RAG Operations Guide
ADR-0049: Multi-Agent LLM Memory Architecture
This guide covers the RAG (Retrieval-Augmented Generation) system operations for Qubinode Navigator.
Overview
The RAG system provides:
- Document Storage: ADRs, DAG examples, provider docs
- Semantic Search: Find relevant documents by meaning, not just keywords
- Troubleshooting Memory: Learn from past solutions
- Agent Decisions: Track decision history for learning
Architecture
┌────────────────────────────────────────────────────────────────┐
│ RAG Store │
├────────────────────────────────────────────────────────────────┤
│ │
│ ┌─────────────┐ ┌─────────────┐ ┌─────────────────────────┐ │
│ │ Embedding │ │ PgVector │ │ PostgreSQL │ │
│ │ Service │─▶│ Extension │─▶│ Tables │ │
│ │ (MiniLM) │ │ (vector) │ │ │ │
│ └─────────────┘ └─────────────┘ │ - rag_documents │ │
│ │ - troubleshooting_ │ │
│ │ attempts │ │
│ │ - agent_decisions │ │
│ │ - airflow_providers │ │
│ └─────────────────────────┘ │
└────────────────────────────────────────────────────────────────┘
Database Schema
rag_documents
Stores document embeddings for semantic search.
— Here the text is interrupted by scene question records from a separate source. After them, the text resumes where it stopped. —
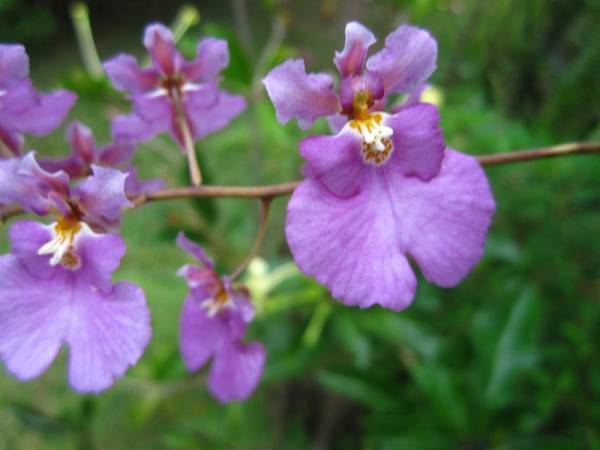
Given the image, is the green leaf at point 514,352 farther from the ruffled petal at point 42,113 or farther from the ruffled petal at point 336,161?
the ruffled petal at point 42,113

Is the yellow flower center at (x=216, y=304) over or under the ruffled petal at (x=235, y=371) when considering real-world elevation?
over

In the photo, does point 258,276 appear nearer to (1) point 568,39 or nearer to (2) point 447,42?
(1) point 568,39

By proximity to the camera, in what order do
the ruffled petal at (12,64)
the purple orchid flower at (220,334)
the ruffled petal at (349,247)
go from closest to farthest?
the ruffled petal at (349,247)
the ruffled petal at (12,64)
the purple orchid flower at (220,334)

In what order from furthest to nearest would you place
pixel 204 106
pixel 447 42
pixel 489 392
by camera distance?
pixel 447 42 < pixel 489 392 < pixel 204 106

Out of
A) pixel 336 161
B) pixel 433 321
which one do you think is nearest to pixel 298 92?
pixel 336 161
| Column | Type | Description |
|---|---|---|
| id | UUID | Primary key |
| content | TEXT | Document content |
| content_hash | VARCHAR(64) | SHA256 for deduplication |
| embedding | vector(384) | MiniLM embedding |
| doc_type | VARCHAR(50) | adr, dag, provider_doc, etc. |
| source_path | TEXT | File path or URL |
| metadata | JSONB | Additional metadata |
| created_at | TIMESTAMP | Creation time |
troubleshooting_attempts
Records troubleshooting history for learning.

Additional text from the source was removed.